Middle Eastern crude supply is expected to increase from August as the OPEC+ alliance will ease their production cut to 7.7 million b/d in August until the end of the year, from 9.7 milliom b/d in May, Platts earlier reported.
Reflecting this sentiment, the spread between benchmark front-month cash Dubai versus same-month Dubai futures, also known as the M1-M3 spread, plunged from a high of $1.29/b at the start of July to a two-month low of minus 20 cents/b on July 28, Platts data showed.
"All [grades expected to go] down a dollar for both Saudi and ADNOC OSPS," a source from a western oil major said, noting the current weakness in the market.

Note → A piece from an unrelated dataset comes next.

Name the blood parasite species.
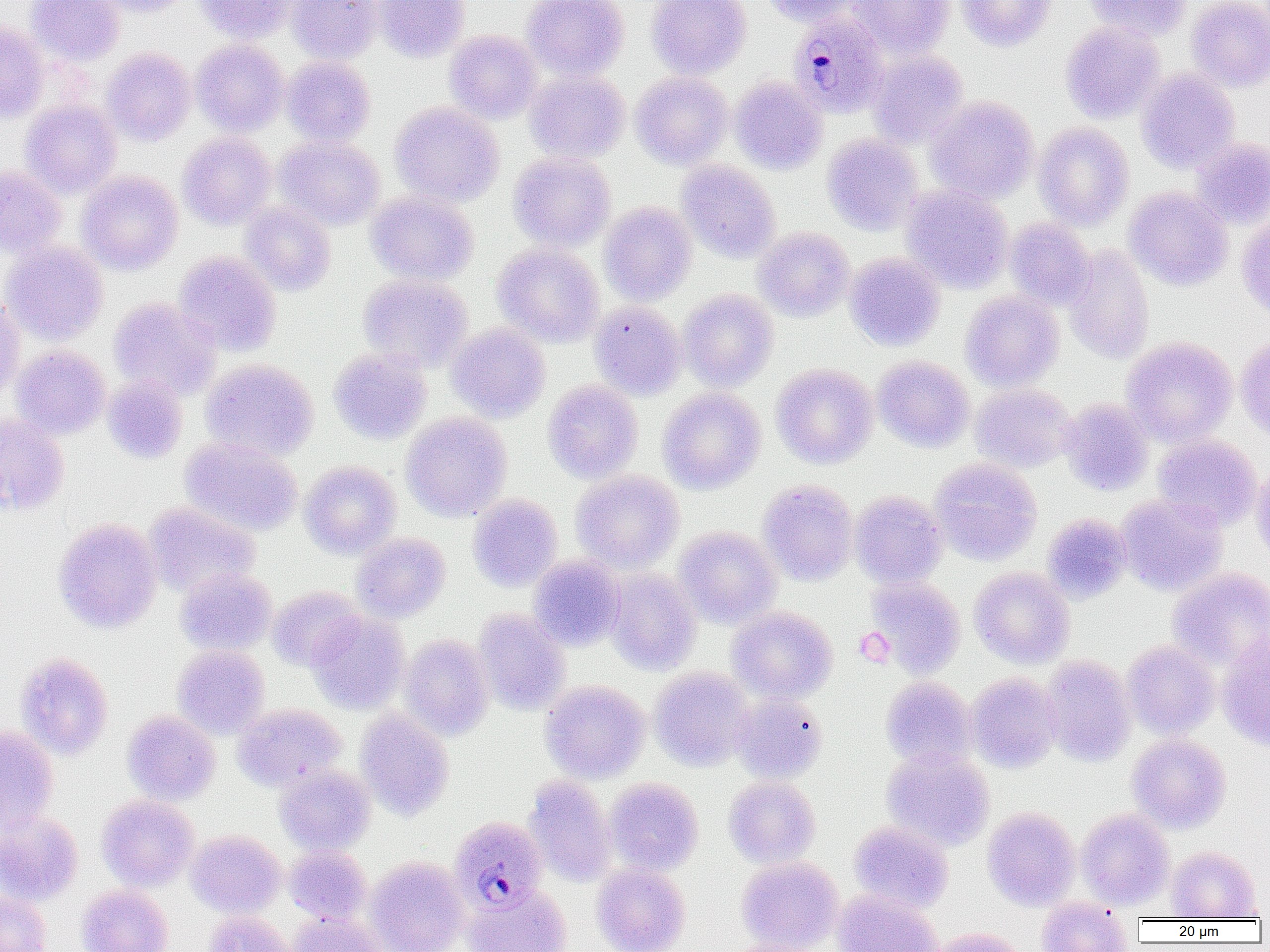

Plasmodium malariae.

"The [OSPs for] medium-heavy grades like Upper Zakum are likely to go down more, the current OSP [for UZ] is too high and most product cracks are not showing much improvement from last month," a source from a Chinese trading house said.
The discounts seen for the M1-M3 spread in recent days had lowered the average of the key price indicator down to a premium of 75 cents/b in July so far, lower than an average of 84 cents/b premium for the whole of June, Platts data showed.
The M1-M3 spread is a key price indicator for Middle East sour crude market, tracked by the producers in the same region to define the core direction and extent of price hikes or cuts.
"The OSPs should drop in line with the formula or more. Plus if we look at the weakness for Oman market recently, there is room for medium-heavy grades to go even lower," a source from a Japanese refinery said.
Platts cash Oman spread to Dubai futures averaged lower at 86 cents/b premium in July so far, down from an average of 89 cents/b premium over June.
The spread, however, had also flipped into discount for the first time in two months earlier in the week. The spread had dipped into a discount of minus 20 cents/b on July 28 and was assessed at minus 15 cents/b at the Asia close on July 29. This compared to a premium of $1.25/b seen at the start of the month.
Oman values dipped amid a dearth of buying appetite from key buyers in China for the September-loading cycle, sources said.
China's crude oil inventory hit a fresh high of 889.35 million barrels in the week ended July 26, compared to 847.50 million barrels a month ago, data from intelligence firm Kpler showed.
Chinese refiners are struggling to digest mass crude oil cargoes purchased during the second quarter, while domestic fuel consumption slowed amid widespread flooding across 23 provinces during the month, Platts have reported.
The lighter crude grades could see more support owing to slight improvements in light product cracks, market participants surveyed said.
"Light grades could be better than the heavier grades seeing how gasoil margins are better... it will be good if they [Middle Eastern producers] lower their OSPs by $1/b but I think 50 cents/b is more possible," a crude oil trader based in north Asia said.
Second-month gasoil swap crack versus Dubai averaged higher at $6.73/b for July so far, compared to an average of $5.76/b in June, Platts data showed.
However, others sources noted that a fall in gasoline margins is likely to weigh on the sentiment for the light sour barrels.
The second-month 92 RON gasoline swap crack to Dubai swap averaged at $2.76/b in July, falling from an average of $3/b in June, Platts data showed.
"There's not much improvement on margins and market has crashed considerably this week, expecting OSPs to come off by 30 to 50 cents," a source from a Chinese refinery said.